Hacker Newsnew | past | comments | ask | show | jobs | submitlogin
Command line tools for the novice (andymatthews.net)
63 points by commadelimited on July 27, 2012 | hide | past | favorite | 56 comments


I knew before I even clicked on this article, that something inside was going to cause me nerd rage; it's almost always the case when I read these Baby's first UNIX type articles. I thought this one might be different when I saw Andy's formidable neck beard, and for the most part it was decent but then I saw it.

..plus Ack is 4 or 5 times faster than grep.

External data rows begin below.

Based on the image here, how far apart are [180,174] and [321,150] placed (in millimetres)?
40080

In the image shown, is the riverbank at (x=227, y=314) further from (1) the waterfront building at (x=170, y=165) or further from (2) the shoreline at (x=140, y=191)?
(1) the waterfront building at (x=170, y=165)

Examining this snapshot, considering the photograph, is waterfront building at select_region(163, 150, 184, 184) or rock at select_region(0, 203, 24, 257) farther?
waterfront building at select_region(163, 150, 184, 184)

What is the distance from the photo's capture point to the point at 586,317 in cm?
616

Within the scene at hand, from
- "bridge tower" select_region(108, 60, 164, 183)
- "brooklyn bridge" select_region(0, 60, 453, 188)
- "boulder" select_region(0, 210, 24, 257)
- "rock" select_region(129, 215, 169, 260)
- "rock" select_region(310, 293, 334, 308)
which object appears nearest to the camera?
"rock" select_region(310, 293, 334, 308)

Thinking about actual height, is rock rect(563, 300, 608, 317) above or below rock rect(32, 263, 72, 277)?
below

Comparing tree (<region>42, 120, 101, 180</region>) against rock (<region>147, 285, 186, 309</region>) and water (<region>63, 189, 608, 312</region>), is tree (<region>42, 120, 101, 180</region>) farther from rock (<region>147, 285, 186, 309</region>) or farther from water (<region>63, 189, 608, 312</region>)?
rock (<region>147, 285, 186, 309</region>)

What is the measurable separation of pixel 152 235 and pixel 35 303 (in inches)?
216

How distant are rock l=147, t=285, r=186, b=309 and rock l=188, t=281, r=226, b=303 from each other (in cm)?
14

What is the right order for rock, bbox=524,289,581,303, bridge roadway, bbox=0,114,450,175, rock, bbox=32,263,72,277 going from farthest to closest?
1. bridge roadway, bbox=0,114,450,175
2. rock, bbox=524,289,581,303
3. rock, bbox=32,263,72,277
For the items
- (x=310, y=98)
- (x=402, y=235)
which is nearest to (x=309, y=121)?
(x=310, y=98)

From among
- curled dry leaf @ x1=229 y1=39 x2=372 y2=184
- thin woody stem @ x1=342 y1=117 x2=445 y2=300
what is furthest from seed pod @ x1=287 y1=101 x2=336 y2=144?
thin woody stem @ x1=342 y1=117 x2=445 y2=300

Ack is implemented in Perl, which has a full featured regex engine, but is not generally known for being super fast. It's going up against GNU grep, which is a highly tuned regex engine, which is very fast. The ack guys make the argument that ack is faster because it doesn't search stuff you, the developer, don't care about, which in my estimation is horseshit. Try it yourself, I threw a regex at my email spool from the 90s which is about 128M. I made sure it was in disk cache first and then did:

    chunky:~$ time egrep -c -i '(d|m|j)ingle' RMAIL
    23

    real    0m3.129s
    user    0m3.075s
    sys     0m0.051s

    chunky:~$ time ack -c -i '(d|m|j)ingle' RMAIL
    RMAIL:23

    real    0m26.208s
    user    0m26.060s
    sys     0m0.121s


Yeah, I don't like it when people spout speed comparisons without backing it up either.

A lot of people do want/need PCRE, which ack relieves the pain point for.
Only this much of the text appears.